To-do item >>
Rewrite the entries below with each "Paperback" replaced by "Hardcover" and every other word kept the same. Omit the pictures from your version.

The records >>
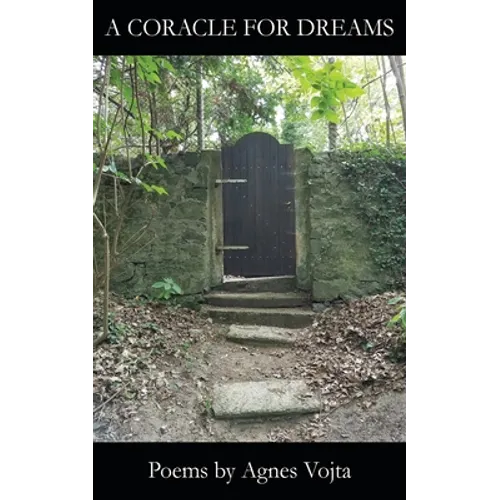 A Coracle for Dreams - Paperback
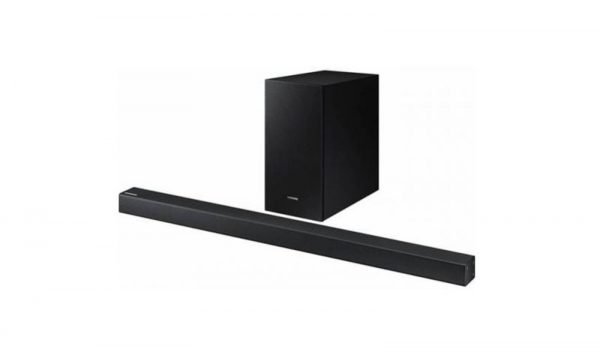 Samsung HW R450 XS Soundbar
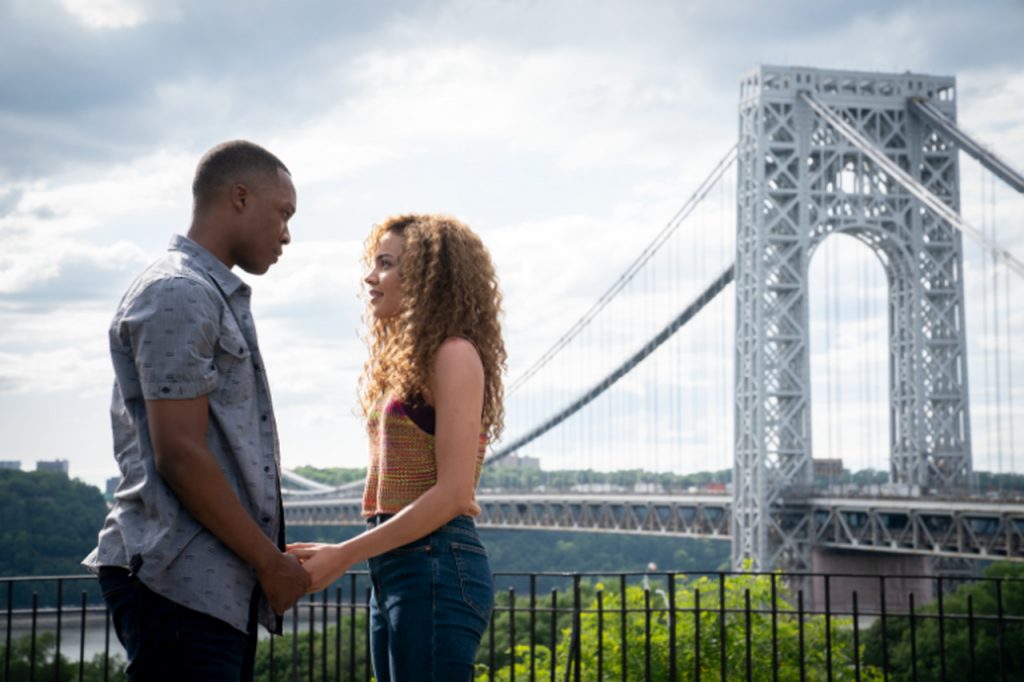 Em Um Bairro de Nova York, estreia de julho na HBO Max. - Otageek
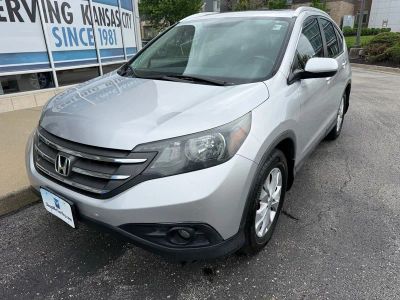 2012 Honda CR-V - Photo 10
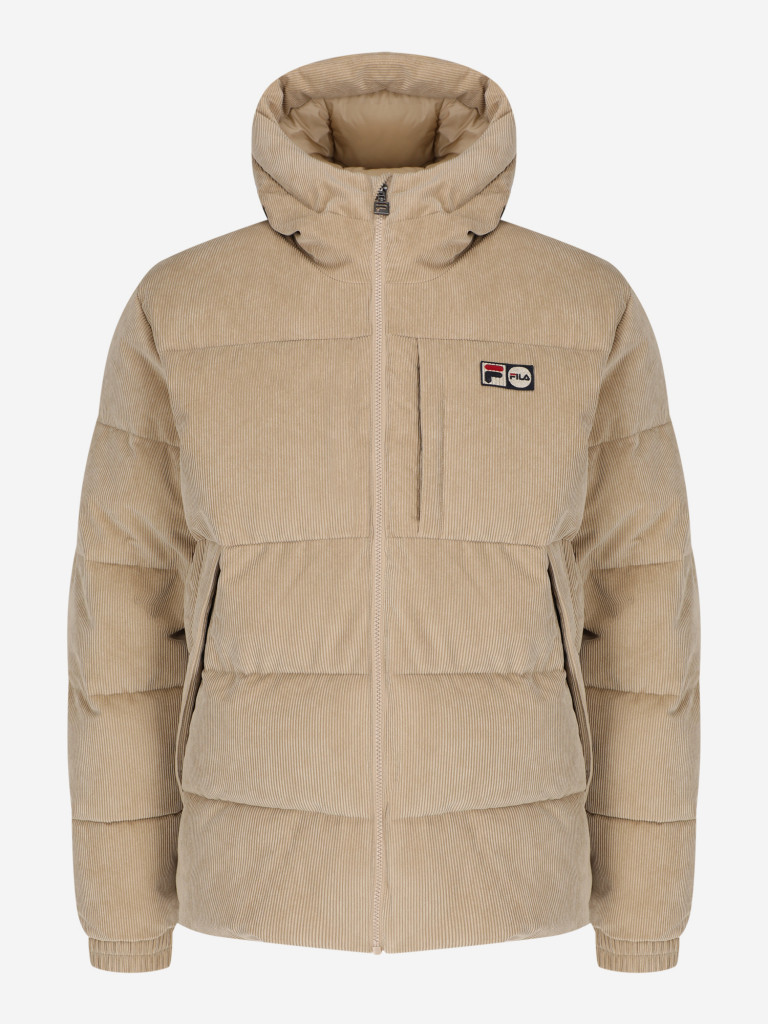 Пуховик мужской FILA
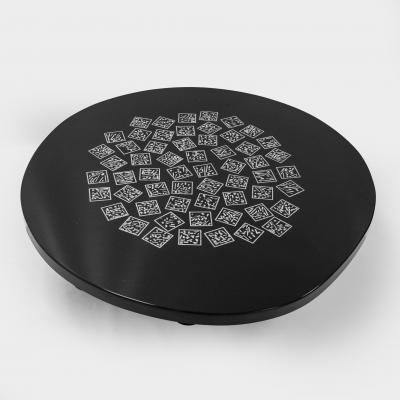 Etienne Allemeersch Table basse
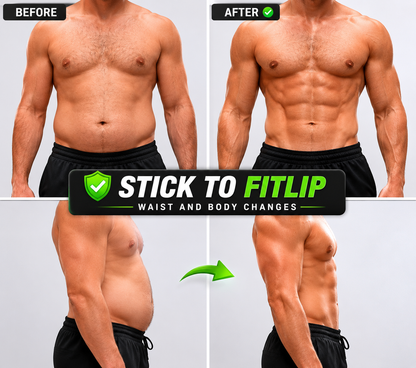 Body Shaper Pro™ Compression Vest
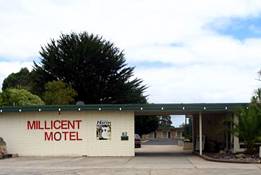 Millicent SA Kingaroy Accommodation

Your response >>
 A Coracle for Dreams - Hardcover
 Samsung HW R450 XS Soundbar
 Em Um Bairro de Nova York, estreia de julho na HBO Max. - Otageek
 2012 Honda CR-V - Photo 10
 Пуховик мужской FILA
 Etienne Allemeersch Table basse
 Body Shaper Pro™ Compression Vest
 Millicent SA Kingaroy Accommodation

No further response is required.